Activity
Could you retype the entries exactly as they are?

Material shown
------------------------
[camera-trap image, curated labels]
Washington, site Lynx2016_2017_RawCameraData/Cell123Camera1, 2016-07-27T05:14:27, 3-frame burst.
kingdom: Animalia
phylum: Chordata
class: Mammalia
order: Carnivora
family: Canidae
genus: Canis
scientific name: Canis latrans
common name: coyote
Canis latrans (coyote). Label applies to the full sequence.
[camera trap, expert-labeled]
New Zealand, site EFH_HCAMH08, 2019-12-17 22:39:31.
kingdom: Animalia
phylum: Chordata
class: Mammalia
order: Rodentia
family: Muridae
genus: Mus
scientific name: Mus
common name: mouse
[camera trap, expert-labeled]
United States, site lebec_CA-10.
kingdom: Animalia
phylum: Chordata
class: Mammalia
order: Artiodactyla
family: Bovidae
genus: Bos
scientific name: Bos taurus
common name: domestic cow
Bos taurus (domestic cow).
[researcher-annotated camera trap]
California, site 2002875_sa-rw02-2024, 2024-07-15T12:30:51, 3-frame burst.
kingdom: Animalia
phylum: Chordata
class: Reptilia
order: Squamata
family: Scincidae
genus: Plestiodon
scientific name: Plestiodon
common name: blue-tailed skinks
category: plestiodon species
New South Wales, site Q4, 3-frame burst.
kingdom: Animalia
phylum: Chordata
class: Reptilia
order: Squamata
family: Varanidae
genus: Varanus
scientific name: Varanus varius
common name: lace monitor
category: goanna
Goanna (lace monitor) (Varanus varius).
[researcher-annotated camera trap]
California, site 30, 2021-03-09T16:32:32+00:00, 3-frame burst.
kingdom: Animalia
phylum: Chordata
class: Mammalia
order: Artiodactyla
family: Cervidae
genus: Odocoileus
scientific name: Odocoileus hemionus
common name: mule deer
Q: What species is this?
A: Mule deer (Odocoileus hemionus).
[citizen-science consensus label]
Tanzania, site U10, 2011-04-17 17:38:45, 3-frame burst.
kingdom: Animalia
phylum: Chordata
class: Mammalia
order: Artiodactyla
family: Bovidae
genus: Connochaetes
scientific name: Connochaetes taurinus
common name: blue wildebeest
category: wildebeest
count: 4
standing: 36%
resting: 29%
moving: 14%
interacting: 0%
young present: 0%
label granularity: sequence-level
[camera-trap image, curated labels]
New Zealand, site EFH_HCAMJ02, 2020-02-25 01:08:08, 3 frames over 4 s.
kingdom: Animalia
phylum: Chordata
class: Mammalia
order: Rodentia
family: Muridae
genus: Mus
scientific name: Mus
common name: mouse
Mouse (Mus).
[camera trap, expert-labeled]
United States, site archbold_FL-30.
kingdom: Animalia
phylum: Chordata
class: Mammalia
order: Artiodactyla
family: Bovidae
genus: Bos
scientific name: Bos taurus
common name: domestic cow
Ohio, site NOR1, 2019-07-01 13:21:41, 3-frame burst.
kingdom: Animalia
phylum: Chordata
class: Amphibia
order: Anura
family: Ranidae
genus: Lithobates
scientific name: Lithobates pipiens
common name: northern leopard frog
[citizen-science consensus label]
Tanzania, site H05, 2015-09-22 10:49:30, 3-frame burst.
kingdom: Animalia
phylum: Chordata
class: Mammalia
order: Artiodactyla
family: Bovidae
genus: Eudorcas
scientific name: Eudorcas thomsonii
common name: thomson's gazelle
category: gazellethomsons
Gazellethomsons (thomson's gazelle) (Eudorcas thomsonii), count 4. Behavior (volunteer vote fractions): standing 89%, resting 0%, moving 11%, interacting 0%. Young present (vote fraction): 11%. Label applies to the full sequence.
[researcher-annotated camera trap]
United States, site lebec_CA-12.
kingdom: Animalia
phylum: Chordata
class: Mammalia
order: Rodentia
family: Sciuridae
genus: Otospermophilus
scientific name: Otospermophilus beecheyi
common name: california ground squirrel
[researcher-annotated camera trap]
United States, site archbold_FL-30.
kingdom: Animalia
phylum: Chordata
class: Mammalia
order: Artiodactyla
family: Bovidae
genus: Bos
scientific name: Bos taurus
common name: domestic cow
------------------------
Task solution
[camera-trap image, curated labels]
Washington, site Lynx2016_2017_RawCameraData/Cell123Camera1, 2016-07-27T05:14:27, 3-frame burst.
kingdom: Animalia
phylum: Chordata
class: Mammalia
order: Carnivora
family: Canidae
genus: Canis
scientific name: Canis latrans
common name: coyote
Canis latrans (coyote). Label applies to the full sequence.
[camera trap, expert-labeled]
New Zealand, site EFH_HCAMH08, 2019-12-17 22:39:31.
kingdom: Animalia
phylum: Chordata
class: Mammalia
order: Rodentia
family: Muridae
genus: Mus
scientific name: Mus
common name: mouse
[camera trap, expert-labeled]
United States, site lebec_CA-10.
kingdom: Animalia
phylum: Chordata
class: Mammalia
order: Artiodactyla
family: Bovidae
genus: Bos
scientific name: Bos taurus
common name: domestic cow
Bos taurus (domestic cow).
[researcher-annotated camera trap]
California, site 2002875_sa-rw02-2024, 2024-07-15T12:30:51, 3-frame burst.
kingdom: Animalia
phylum: Chordata
class: Reptilia
order: Squamata
family: Scincidae
genus: Plestiodon
scientific name: Plestiodon
common name: blue-tailed skinks
category: plestiodon species
New South Wales, site Q4, 3-frame burst.
kingdom: Animalia
phylum: Chordata
class: Reptilia
order: Squamata
family: Varanidae
genus: Varanus
scientific name: Varanus varius
common name: lace monitor
category: goanna
Goanna (lace monitor) (Varanus varius).
[researcher-annotated camera trap]
California, site 30, 2021-03-09T16:32:32+00:00, 3-frame burst.
kingdom: Animalia
phylum: Chordata
class: Mammalia
order: Artiodactyla
family: Cervidae
genus: Odocoileus
scientific name: Odocoileus hemionus
common name: mule deer
Q: What species is this?
A: Mule deer (Odocoileus hemionus).
[citizen-science consensus label]
Tanzania, site U10, 2011-04-17 17:38:45, 3-frame burst.
kingdom: Animalia
phylum: Chordata
class: Mammalia
order: Artiodactyla
family: Bovidae
genus: Connochaetes
scientific name: Connochaetes taurinus
common name: blue wildebeest
category: wildebeest
count: 4
standing: 36%
resting: 29%
moving: 14%
interacting: 0%
young present: 0%
label granularity: sequence-level
[camera-trap image, curated labels]
New Zealand, site EFH_HCAMJ02, 2020-02-25 01:08:08, 3 frames over 4 s.
kingdom: Animalia
phylum: Chordata
class: Mammalia
order: Rodentia
family: Muridae
genus: Mus
scientific name: Mus
common name: mouse
Mouse (Mus).
[camera trap, expert-labeled]
United States, site archbold_FL-30.
kingdom: Animalia
phylum: Chordata
class: Mammalia
order: Artiodactyla
family: Bovidae
genus: Bos
scientific name: Bos taurus
common name: domestic cow
Ohio, site NOR1, 2019-07-01 13:21:41, 3-frame burst.
kingdom: Animalia
phylum: Chordata
class: Amphibia
order: Anura
family: Ranidae
genus: Lithobates
scientific name: Lithobates pipiens
common name: northern leopard frog
[citizen-science consensus label]
Tanzania, site H05, 2015-09-22 10:49:30, 3-frame burst.
kingdom: Animalia
phylum: Chordata
class: Mammalia
order: Artiodactyla
family: Bovidae
genus: Eudorcas
scientific name: Eudorcas thomsonii
common name: thomson's gazelle
category: gazellethomsons
Gazellethomsons (thomson's gazelle) (Eudorcas thomsonii), count 4. Behavior (volunteer vote fractions): standing 89%, resting 0%, moving 11%, interacting 0%. Young present (vote fraction): 11%. Label applies to the full sequence.
[researcher-annotated camera trap]
United States, site lebec_CA-12.
kingdom: Animalia
phylum: Chordata
class: Mammalia
order: Rodentia
family: Sciuridae
genus: Otospermophilus
scientific name: Otospermophilus beecheyi
common name: california ground squirrel
[researcher-annotated camera trap]
United States, site archbold_FL-30.
kingdom: Animalia
phylum: Chordata
class: Mammalia
order: Artiodactyla
family: Bovidae
genus: Bos
scientific name: Bos taurus
common name: domestic cow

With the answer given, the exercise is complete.